I would also recommend upgrading to the latest 1.0.0 release of the loader.
First up the different components!
Loader HOCON example:
source = "kinesis"
sink {
good = "elasticsearch"
bad = "kinesis"
}
enabled = "good"
aws {
accessKey = iam
secretKey = iam
}
queue {
enabled = kinesis
initialPosition = "LATEST"
initialTimestamp = ""
maxRecords = 10000
region = "<region>" # e.g. eu-west-1
appName = "<unique app name>" # e.g. com-acme-es-loader-enriched
channelName = ""
host = ""
port = -1
lookupPort = -1
disableCloudWatch = true # Disables custom metrics being published
}
streams {
inStreamName = "<enriched kinesis stream name>"

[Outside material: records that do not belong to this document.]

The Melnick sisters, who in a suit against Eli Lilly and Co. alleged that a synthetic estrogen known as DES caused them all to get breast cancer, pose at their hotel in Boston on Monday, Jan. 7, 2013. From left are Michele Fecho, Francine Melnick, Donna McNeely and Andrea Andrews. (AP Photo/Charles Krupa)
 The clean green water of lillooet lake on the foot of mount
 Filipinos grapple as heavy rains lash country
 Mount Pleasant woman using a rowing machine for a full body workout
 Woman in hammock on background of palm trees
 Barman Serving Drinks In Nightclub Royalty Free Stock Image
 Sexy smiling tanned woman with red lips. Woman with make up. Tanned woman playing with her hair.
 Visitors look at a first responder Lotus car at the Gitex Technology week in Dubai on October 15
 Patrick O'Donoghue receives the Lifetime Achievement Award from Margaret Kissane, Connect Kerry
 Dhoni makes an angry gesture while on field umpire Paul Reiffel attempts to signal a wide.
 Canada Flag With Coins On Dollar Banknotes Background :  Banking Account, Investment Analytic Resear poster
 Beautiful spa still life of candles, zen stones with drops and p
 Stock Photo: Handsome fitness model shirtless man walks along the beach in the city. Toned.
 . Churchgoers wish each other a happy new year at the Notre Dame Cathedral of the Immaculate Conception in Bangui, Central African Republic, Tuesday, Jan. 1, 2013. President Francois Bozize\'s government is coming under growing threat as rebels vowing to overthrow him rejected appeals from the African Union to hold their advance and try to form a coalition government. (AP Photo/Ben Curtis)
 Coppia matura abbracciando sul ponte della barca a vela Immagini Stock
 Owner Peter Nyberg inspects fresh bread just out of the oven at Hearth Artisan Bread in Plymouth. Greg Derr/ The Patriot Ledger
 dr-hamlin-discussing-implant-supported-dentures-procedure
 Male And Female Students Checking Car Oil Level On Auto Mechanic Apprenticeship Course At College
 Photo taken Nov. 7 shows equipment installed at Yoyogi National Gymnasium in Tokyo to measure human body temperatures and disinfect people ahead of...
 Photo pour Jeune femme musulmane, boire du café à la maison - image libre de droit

outStreamName = "<bad kinesis stream name>"
buffer {
byteLimit = 1000000
recordLimit = 500
timeLimit = 250
}
}
elasticsearch {
client {
endpoint = "vpc-<internal endpoint>.es.amazonaws.com"
port = "443"
maxTimeout = "10000"
maxRetries = 6
ssl = true
}
aws {
signing = true
region = "eu-west-1"
}
cluster {
name = "<simple name of cluster>"
index = "<good index name>"
documentType = "good"
}
}
Note: The documentType links onto the Elasticsearch index mapping and we generally use “good” or “bad” as our documentType’s internally.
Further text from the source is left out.